Effect of illicit recreational drugs upon sleep: Cocaine, ecstasy and marijuana (Schierenbecka et al

  1. ThirdEyeFloond
    Sleep Medicine Reviews 2008 Feb 28. [Epub ahead of print]

    Thomas Schierenbecka, Dieter Riemanna, Mathias Bergera,
    Magdolna Hornyak

    Summary The illicit recreational drugs cocaine, ecstasy and marijuana have
    pronounced effects upon sleep. Administration of cocaine increases wakefulness and
    suppresses REM sleep.
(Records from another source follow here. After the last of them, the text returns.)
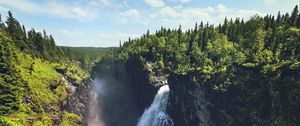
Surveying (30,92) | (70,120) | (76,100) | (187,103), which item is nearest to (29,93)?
(30,92)

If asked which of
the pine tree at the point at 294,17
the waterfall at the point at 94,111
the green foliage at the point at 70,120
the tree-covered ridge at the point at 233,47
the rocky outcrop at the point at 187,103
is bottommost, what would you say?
the waterfall at the point at 94,111

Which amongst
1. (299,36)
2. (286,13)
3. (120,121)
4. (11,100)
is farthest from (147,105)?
(286,13)

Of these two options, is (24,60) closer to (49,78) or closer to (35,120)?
(49,78)

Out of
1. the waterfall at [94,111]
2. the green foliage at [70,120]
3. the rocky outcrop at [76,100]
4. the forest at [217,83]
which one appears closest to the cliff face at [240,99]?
the forest at [217,83]

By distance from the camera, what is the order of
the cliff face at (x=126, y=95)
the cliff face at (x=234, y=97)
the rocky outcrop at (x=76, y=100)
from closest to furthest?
the cliff face at (x=234, y=97) → the rocky outcrop at (x=76, y=100) → the cliff face at (x=126, y=95)

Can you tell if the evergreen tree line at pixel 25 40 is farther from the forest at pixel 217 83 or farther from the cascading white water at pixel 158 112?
the cascading white water at pixel 158 112

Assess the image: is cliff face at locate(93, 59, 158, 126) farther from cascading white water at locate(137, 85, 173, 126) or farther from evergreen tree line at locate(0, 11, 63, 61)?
evergreen tree line at locate(0, 11, 63, 61)

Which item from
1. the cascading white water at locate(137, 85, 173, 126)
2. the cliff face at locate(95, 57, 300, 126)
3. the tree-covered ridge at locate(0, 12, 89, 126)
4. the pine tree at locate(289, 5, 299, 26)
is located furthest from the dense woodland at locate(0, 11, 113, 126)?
the pine tree at locate(289, 5, 299, 26)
Acute cocaine withdrawal is often associated with sleep
    disturbances and unpleasant dreams. Studies have revealed that polysomnographically
    assessed sleep parameters deteriorate even further during sustained
    abstinence, although patients report that sleep quality remains unchanged or
    improves. This deterioration of objective sleep measures is associated with a
    worsening in sleep-related cognitive performance. Like cocaine, 3,4-methylenedioxymethamphetamine
    (MDMA; ‘‘ecstasy’’) is a substance with arousing properties.
    Heavy MDMA consumption is often associated with persistent sleep disturbances.
    Polysomnography (PSG) studies have demonstrated altered sleep architecture in
    abstinent heavy MDMA users. Smoked marijuana and oral D-9-tetrahydrocannabinol
    (THC) reduce REM sleep. Moreover, acute administration of cannabis appears to
    facilitate falling asleep and to increase Stage 4 sleep. Difficulty sleeping and strange
    dreams are among the most consistently reported symptoms of acute and subacute
    cannabis withdrawal. Longer sleep onset latency, reduced slow wave sleep and a
    REM rebound can be observed. Prospective studies are needed in order to verify
    whether sleep disturbances during cocaine and cannabis withdrawal predict
    treatment outcome.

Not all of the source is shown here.